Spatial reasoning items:
________________

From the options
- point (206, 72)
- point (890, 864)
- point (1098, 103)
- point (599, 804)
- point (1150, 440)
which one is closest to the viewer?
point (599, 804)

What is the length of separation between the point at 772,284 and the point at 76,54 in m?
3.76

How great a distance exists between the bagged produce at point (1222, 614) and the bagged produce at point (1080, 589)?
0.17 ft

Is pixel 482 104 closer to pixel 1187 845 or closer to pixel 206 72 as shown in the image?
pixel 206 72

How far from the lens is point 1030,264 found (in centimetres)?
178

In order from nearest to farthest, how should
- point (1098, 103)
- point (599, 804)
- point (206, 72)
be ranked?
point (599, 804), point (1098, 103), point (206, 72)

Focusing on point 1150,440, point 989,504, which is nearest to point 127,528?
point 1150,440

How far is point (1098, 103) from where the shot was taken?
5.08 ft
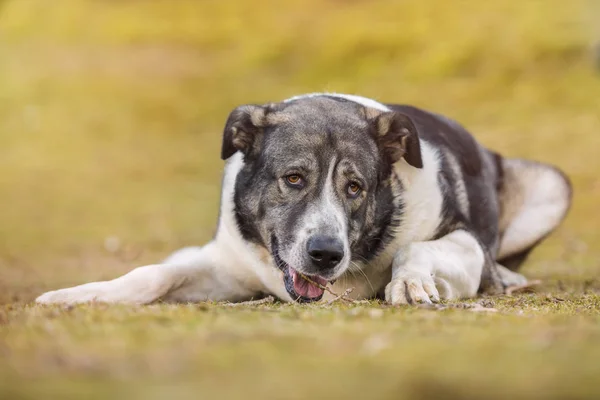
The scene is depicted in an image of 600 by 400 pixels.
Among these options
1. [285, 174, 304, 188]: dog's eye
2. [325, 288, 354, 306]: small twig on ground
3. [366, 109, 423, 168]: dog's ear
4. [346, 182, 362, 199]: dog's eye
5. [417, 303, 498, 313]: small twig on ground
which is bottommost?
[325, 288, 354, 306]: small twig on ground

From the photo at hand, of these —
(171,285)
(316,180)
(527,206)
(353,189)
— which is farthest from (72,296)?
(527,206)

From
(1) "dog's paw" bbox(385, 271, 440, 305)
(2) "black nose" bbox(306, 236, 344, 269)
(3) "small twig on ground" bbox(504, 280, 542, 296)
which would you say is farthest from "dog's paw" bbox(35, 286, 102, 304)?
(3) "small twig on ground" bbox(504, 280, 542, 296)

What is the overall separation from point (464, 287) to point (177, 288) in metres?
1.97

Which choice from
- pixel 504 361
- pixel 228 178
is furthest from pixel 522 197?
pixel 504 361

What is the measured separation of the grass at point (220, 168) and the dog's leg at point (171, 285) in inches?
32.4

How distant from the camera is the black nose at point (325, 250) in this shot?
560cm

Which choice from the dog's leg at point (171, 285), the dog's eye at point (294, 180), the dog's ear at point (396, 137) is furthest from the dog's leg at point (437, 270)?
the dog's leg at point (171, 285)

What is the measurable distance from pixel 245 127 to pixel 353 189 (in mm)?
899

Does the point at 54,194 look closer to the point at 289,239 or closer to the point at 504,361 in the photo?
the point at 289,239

________________

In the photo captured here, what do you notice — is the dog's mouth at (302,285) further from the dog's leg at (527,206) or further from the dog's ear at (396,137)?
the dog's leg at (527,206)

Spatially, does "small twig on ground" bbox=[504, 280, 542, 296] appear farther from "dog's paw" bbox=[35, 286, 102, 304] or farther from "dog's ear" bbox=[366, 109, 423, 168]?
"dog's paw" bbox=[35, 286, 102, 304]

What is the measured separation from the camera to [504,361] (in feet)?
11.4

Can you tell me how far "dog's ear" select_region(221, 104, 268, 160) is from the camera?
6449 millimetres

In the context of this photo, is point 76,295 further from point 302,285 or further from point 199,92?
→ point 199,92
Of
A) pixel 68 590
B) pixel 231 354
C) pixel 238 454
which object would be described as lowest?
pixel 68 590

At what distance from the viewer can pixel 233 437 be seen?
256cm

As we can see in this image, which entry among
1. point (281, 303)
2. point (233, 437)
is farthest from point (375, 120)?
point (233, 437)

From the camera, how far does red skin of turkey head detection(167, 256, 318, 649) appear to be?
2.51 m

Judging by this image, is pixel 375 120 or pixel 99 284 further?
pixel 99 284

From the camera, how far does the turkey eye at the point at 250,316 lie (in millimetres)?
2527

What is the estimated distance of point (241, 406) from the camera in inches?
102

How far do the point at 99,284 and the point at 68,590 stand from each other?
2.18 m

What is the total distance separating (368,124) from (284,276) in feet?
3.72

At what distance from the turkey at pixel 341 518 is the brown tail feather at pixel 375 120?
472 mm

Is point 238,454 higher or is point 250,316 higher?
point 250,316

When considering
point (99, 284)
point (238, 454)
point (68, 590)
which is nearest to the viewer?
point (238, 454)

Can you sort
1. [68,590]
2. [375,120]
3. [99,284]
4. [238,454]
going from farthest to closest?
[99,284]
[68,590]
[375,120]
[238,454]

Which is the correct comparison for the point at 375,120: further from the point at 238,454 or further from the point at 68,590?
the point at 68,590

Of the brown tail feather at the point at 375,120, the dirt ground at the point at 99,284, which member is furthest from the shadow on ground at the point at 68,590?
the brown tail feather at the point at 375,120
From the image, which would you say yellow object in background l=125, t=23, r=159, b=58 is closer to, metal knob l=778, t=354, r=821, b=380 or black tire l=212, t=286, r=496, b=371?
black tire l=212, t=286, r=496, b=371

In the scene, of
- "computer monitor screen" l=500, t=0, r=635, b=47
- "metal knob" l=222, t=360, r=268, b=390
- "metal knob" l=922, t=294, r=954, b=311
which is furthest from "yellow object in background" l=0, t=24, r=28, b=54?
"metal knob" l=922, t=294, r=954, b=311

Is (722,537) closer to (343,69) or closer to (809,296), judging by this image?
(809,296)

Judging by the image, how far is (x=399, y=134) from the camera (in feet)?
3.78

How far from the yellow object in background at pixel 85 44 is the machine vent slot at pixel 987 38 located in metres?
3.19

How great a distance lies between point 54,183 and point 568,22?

________________

== PROBLEM REQUIREMENTS ==
Report every line of the items above that contains the string "background", treating uppercase and lowercase as different.

== ANSWER IN FULL ==
From the image, which would you say yellow object in background l=125, t=23, r=159, b=58 is closer to, metal knob l=778, t=354, r=821, b=380 or black tire l=212, t=286, r=496, b=371?
which is furthest from "yellow object in background" l=0, t=24, r=28, b=54?
How far from the yellow object in background at pixel 85 44 is the machine vent slot at pixel 987 38 located in metres?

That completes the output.